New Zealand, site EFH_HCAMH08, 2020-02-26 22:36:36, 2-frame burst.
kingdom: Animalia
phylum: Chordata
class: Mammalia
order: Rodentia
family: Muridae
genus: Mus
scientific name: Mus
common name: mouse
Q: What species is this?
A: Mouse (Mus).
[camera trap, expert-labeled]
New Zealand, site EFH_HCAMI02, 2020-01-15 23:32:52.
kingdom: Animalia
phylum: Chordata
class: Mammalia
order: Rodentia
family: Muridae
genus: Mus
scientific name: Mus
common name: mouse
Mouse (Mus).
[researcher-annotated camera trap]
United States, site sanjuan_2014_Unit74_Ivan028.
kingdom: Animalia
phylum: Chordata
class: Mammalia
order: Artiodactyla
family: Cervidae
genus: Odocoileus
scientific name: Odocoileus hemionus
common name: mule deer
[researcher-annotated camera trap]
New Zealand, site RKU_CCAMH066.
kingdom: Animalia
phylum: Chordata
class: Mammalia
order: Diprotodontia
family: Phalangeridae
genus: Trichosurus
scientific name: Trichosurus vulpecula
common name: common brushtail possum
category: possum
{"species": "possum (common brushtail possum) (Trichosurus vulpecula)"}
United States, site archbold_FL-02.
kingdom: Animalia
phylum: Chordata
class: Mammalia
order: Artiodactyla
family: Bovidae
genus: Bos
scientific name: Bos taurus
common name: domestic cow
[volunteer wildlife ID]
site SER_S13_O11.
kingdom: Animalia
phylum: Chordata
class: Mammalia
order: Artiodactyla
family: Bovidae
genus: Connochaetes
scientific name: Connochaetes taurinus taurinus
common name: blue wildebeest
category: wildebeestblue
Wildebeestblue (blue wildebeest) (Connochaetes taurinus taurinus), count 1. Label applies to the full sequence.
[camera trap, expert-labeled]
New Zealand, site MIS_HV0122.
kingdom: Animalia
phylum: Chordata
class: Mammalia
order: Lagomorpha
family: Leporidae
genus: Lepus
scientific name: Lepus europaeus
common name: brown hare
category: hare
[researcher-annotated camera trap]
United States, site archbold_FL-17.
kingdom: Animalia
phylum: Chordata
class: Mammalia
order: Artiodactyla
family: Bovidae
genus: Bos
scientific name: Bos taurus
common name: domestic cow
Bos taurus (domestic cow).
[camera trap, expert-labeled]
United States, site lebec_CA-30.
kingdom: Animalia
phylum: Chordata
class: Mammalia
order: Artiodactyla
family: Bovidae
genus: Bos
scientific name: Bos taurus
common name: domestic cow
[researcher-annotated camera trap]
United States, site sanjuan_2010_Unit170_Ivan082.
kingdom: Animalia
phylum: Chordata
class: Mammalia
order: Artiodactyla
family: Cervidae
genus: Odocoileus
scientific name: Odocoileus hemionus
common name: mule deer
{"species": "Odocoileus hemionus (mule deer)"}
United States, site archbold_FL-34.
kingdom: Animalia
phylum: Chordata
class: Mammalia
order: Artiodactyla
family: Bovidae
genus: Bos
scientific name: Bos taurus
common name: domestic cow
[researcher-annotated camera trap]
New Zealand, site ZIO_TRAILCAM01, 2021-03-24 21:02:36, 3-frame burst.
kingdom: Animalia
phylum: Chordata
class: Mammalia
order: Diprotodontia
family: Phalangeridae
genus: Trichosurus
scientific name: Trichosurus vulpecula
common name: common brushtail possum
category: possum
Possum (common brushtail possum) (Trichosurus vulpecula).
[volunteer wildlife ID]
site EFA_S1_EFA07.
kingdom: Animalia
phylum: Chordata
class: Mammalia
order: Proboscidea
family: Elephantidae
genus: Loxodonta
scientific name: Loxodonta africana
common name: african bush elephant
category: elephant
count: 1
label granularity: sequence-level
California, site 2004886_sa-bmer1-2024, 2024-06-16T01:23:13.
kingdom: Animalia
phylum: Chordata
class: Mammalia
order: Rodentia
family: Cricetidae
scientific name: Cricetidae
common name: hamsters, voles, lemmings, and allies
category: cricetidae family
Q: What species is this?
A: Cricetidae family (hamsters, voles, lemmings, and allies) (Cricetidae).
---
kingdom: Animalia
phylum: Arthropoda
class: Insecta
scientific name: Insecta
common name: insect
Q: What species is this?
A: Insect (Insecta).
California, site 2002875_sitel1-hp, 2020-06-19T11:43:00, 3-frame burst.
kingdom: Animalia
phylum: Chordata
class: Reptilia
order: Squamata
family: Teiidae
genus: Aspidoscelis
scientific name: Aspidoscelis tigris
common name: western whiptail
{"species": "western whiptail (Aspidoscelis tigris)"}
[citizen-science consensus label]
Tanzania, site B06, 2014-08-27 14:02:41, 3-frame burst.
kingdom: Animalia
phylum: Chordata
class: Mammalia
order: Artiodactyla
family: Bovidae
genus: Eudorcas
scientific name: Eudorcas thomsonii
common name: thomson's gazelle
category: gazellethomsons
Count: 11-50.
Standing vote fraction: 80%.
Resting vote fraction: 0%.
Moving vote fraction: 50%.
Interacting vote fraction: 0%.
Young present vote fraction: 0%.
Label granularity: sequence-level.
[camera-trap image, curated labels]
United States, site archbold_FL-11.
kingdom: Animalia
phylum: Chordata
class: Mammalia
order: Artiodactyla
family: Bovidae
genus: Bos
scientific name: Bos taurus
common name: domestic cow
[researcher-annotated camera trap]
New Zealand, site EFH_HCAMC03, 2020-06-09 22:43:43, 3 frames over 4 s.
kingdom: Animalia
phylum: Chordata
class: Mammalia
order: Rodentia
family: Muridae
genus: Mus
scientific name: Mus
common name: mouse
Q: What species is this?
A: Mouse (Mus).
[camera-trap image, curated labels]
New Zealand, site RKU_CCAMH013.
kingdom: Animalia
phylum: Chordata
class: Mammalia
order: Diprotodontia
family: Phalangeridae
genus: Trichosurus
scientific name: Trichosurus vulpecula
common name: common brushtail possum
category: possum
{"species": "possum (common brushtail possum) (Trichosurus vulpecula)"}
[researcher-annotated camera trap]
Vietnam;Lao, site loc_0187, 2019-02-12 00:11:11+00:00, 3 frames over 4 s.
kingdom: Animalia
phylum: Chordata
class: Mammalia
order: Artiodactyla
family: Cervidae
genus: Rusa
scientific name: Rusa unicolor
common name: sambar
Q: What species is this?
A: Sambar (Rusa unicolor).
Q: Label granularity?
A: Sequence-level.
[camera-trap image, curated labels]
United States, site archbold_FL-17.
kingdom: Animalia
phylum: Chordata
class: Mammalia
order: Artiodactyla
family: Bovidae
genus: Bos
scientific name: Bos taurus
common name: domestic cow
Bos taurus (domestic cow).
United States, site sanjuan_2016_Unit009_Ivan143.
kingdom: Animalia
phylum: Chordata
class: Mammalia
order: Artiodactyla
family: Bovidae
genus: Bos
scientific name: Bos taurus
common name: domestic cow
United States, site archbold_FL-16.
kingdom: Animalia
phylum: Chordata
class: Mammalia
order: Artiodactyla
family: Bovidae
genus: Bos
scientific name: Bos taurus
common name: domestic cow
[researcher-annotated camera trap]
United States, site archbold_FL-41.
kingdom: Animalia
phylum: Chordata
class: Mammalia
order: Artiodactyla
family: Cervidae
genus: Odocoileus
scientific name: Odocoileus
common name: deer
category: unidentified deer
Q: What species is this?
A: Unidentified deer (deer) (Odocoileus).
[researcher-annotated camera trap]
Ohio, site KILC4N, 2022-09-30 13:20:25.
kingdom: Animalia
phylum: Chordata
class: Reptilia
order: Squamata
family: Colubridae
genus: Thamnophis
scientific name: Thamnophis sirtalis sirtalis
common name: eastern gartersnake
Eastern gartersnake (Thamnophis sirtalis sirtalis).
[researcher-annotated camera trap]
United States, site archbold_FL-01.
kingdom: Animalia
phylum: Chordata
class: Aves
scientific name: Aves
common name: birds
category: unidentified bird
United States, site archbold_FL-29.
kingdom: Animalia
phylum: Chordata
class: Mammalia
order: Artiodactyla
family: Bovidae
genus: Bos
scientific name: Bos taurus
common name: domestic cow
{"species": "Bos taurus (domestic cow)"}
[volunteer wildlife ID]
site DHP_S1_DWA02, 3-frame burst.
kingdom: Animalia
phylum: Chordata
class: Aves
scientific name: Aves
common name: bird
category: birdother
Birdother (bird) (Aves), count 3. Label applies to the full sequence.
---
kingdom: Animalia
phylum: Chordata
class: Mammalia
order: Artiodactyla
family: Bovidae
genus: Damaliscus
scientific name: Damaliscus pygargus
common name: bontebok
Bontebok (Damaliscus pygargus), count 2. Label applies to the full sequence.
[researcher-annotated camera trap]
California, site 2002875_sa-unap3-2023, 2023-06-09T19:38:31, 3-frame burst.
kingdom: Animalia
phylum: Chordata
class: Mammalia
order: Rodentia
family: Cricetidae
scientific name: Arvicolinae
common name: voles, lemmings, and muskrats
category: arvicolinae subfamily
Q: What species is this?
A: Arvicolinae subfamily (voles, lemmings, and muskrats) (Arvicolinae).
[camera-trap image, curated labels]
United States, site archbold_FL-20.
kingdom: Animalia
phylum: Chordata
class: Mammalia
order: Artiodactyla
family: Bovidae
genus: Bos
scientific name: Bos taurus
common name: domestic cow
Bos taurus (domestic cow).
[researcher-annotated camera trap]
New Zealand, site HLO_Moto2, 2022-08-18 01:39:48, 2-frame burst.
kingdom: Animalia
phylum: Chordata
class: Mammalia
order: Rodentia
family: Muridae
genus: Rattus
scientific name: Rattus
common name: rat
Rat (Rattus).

### Task to complete
How many lines in the entries contain the string "frames"? Answer with the number only.

### Result of this task
2